Passage:
DeWine signs budget that includes tax cut, school funding hike

Sunny 95Governor Mike DeWine signed Ohio's new two-year $75 billion budget plan for the fiscal years 2022 and 2023. (Ofc. of Gov. Mike DeWine)

COLUMBUS – Governor Mike DeWine signed Ohio’s new two-year budget overnight, hours ahead of the deadline mandated by state law.

The $75 billion spending plan for the fiscal years 2022 and 2023 won final approval from lawmakers late Monday.

It includes a bipartisan plan to overhaul how schools are funded in Ohio and a 3% income tax cut.

The budget provides $1.7 billion more in state funding for K-12 schools than in the prior biennium, an 8.7% increase.

In addition to funding a variety of health programs, the budget also provided $250 million for broadband access over two years.

The plan sets aside $460 million for grants to help bars, restaurants, hotels, entertainment venues and other businesses – from movie theaters and bowling alleys to trampoline parks and private museums –impacted by the COVID-19 pandemic recession, as well as those new businesses that opened their doors after January 1, 2020.

In keeping with DeWine’s vow to support police reform efforts, the budget calls for approximately $19 in funding for local law enforcement agencies for body-worn cameras and recruiting and for local communities for programs to reduce violent crime.

DeWine vetoed 14 items in the budget but was criticized by Democrats for leaving intact a tax cut that they claim favors wealthy Ohioans.

Also on Wednesday, DeWine signed legislation directing about $2.2 billion in federal COVID-19 relief to children’s behavioral healthcare, water and sewer infrastructure projects, local government budgets and paying off the state’s unemployment insurance loan.

The Republican governor called it a “happy day” for the state.

The bill he signed Tuesday allocates most of Ohio’s first payout from the American Rescue Plan Act.

It includes $84 million for pediatric behavioral health initiative, $250 million for water and sewer infrastructure, $422 million for over 2,000 local governments and roughly $1.5 billion to repay a federal loan that shored up the Unemployment Insurance Trust Fund.

Data listing:
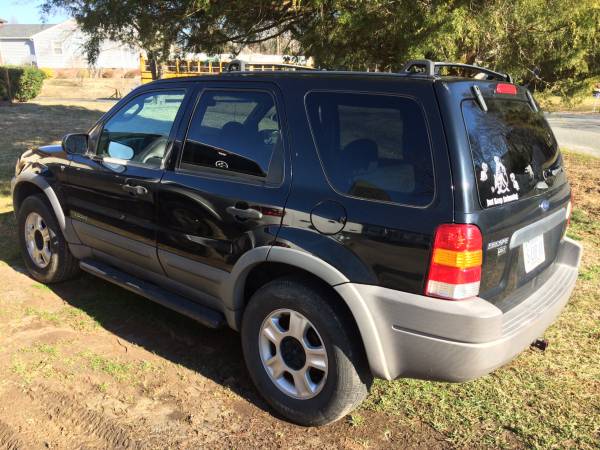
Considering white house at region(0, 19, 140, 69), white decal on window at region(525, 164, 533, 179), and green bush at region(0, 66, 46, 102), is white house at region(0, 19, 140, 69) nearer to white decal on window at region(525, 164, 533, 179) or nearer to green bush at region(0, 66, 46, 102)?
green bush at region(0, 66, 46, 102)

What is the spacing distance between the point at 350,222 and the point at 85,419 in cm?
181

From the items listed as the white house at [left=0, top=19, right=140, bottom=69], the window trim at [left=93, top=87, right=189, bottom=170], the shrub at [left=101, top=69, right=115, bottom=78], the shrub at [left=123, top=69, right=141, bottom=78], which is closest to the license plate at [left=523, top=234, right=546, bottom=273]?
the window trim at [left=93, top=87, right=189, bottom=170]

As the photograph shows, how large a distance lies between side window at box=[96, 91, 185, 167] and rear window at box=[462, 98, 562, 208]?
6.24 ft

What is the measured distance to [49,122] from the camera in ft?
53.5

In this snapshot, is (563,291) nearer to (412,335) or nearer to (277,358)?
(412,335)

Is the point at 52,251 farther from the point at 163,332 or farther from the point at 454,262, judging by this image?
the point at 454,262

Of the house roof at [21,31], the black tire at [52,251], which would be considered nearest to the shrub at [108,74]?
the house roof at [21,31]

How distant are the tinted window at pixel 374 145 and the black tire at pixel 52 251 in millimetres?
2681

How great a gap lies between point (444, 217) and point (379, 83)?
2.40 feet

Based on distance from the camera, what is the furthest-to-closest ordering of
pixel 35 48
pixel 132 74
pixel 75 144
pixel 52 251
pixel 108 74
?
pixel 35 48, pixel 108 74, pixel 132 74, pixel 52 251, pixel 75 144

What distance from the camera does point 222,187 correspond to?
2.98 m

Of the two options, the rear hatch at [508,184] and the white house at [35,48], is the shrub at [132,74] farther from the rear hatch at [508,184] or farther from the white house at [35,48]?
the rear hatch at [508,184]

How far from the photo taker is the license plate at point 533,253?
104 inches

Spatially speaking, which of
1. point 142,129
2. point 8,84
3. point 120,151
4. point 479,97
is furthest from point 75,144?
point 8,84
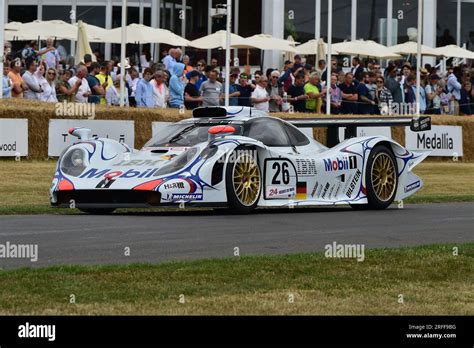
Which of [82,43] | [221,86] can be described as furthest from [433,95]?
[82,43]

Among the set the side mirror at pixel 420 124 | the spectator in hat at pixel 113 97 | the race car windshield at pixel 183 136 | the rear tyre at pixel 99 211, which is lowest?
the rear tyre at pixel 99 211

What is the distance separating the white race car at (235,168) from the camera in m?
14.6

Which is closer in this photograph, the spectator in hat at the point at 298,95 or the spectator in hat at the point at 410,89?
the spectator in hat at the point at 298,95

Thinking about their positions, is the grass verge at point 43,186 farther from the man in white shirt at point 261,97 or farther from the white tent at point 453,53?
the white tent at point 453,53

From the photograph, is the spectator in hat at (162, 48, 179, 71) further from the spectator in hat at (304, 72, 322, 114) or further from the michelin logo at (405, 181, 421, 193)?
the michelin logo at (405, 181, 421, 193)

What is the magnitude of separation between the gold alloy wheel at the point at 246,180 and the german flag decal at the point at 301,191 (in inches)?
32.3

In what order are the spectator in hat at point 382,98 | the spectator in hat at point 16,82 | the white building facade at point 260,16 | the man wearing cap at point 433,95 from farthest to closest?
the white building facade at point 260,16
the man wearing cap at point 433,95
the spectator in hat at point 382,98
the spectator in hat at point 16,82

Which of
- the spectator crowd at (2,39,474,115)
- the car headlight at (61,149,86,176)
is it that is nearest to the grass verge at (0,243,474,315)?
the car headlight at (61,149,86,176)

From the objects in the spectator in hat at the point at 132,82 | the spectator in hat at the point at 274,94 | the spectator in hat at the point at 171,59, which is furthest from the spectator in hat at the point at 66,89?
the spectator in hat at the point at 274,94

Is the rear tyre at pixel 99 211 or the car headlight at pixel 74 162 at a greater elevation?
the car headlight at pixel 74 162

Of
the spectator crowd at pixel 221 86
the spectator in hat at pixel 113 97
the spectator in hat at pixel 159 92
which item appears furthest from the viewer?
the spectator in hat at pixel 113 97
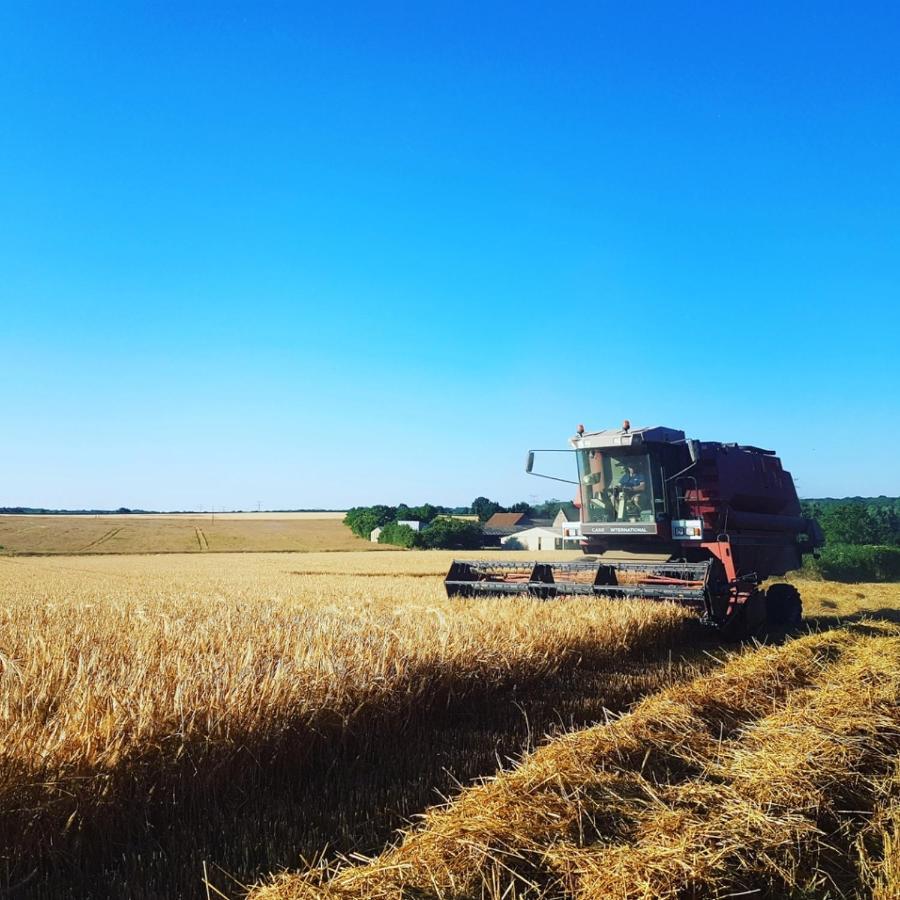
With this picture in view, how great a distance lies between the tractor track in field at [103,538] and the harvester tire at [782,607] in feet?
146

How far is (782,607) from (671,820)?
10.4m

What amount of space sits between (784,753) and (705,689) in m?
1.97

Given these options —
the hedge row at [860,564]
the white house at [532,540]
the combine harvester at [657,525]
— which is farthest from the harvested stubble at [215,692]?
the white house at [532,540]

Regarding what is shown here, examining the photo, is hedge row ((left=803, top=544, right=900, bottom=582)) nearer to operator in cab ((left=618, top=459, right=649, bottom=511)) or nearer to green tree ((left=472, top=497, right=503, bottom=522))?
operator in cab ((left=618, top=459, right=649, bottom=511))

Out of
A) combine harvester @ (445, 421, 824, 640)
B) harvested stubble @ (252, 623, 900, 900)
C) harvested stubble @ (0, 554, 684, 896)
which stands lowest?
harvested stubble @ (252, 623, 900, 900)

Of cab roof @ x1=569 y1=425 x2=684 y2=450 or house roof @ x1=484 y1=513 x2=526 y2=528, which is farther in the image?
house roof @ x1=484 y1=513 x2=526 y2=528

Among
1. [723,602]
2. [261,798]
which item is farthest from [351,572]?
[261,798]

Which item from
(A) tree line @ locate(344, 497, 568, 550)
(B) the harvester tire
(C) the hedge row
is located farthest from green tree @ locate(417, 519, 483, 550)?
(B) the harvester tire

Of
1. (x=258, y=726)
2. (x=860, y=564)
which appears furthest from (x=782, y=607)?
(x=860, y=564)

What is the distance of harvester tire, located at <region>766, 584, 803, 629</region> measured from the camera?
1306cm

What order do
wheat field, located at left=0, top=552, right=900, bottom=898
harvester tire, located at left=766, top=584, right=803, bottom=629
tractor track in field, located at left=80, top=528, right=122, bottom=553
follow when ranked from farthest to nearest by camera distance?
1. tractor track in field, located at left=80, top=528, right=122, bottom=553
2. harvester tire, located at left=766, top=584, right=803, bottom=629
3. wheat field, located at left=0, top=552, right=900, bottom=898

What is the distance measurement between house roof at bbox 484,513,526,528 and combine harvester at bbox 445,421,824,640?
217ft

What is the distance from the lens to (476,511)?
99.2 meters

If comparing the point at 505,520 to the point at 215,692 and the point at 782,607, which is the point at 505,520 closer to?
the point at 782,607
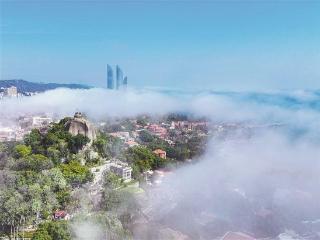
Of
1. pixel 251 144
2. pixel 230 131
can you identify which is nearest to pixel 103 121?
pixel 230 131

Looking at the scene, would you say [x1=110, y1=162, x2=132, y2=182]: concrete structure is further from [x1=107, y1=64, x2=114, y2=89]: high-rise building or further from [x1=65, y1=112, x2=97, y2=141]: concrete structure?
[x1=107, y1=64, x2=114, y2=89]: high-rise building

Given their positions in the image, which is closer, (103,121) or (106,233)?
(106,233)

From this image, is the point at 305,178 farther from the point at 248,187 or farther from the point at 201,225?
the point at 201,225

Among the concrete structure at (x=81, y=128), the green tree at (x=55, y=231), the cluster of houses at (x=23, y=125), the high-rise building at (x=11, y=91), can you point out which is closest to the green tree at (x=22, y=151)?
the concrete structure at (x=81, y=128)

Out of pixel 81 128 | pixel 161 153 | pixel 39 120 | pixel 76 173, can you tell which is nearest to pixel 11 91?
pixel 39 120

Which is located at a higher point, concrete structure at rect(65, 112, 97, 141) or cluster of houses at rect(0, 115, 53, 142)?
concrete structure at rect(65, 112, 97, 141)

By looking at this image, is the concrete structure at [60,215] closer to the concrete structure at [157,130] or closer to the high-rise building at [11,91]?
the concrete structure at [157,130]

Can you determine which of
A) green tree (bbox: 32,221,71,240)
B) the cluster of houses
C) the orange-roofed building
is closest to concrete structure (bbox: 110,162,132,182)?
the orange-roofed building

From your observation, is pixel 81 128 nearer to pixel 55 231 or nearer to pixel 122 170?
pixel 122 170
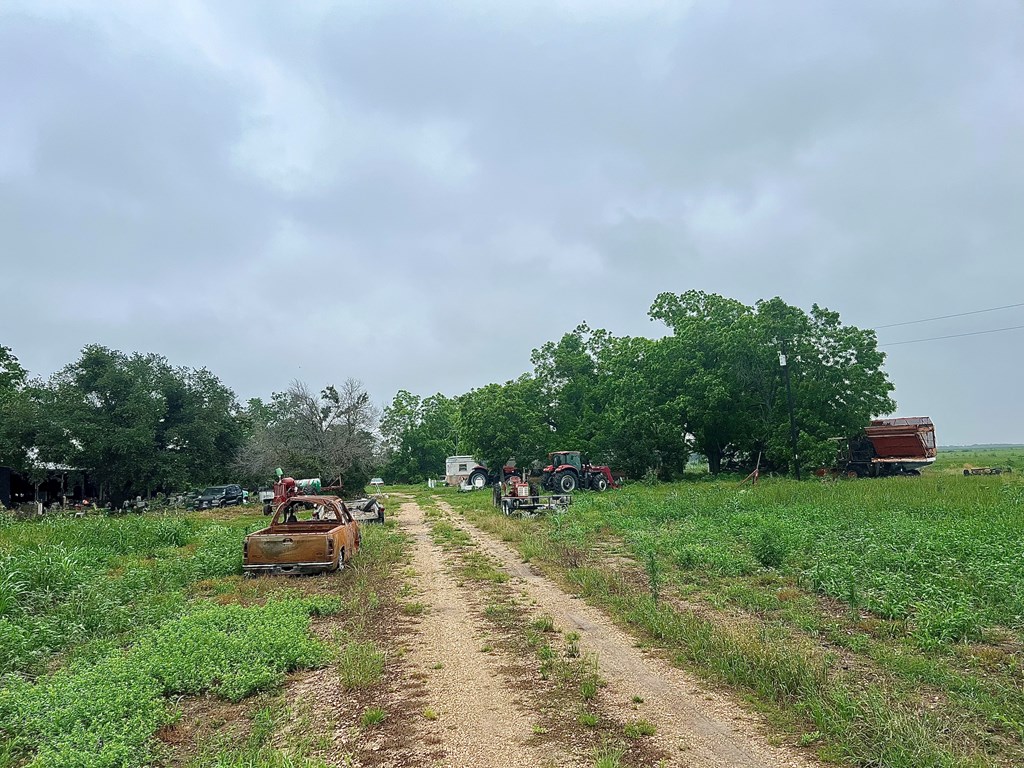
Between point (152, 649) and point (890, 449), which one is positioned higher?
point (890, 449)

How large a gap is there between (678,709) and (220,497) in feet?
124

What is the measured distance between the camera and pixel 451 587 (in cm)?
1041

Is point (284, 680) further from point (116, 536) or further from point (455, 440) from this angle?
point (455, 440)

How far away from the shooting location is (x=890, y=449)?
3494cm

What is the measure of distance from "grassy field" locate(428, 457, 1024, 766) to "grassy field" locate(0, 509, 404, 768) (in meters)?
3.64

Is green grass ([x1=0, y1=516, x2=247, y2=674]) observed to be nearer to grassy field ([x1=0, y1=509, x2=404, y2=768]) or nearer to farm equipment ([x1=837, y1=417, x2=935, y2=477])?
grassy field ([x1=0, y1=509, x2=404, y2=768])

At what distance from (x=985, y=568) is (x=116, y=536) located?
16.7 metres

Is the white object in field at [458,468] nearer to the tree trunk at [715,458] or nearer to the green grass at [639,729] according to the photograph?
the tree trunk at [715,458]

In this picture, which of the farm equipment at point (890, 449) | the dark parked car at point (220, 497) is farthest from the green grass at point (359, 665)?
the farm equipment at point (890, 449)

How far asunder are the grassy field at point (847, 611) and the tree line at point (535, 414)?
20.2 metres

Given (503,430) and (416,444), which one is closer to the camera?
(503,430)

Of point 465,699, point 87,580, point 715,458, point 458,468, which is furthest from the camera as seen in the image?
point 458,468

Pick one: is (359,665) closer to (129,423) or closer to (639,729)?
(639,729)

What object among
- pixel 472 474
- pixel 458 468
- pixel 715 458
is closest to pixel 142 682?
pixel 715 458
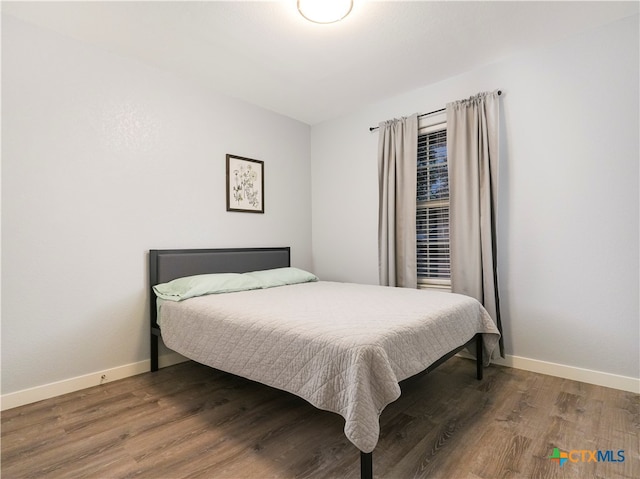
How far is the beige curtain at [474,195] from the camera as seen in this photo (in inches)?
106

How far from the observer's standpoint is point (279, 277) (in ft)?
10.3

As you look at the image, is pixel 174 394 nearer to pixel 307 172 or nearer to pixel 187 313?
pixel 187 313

Task item A:
According to the article on Ohio's budget, how much more state funding does the budget give K-12 schools than the prior biennium?
Task item B:
In the article on Ohio's budget, rewrite the paragraph beginning "The plan sets aside $460 million" as a bulleted list that keeps its main facts.
Task item C:
Translate this sentence from the article on Ohio's budget into Spanish: "DeWine vetoed 14 items in the budget but was criticized by Democrats for leaving intact a tax cut that they claim favors wealthy Ohioans."

Exercise result A:
$1.7 billion more, an 8.7% increase.

Exercise result B:
- $460 million is set aside for grants.
- The grants help bars, restaurants, hotels, entertainment venues and other businesses hurt by the COVID-19 pandemic recession, from movie theaters and bowling alleys to trampoline parks and private museums.
- New businesses that opened after January 1, 2020, are also covered.

Exercise result C:
DeWine vetó 14 partidas del presupuesto, pero los demócratas lo criticaron por dejar intacto un recorte de impuestos que, según ellos, favorece a los habitantes adinerados de Ohio.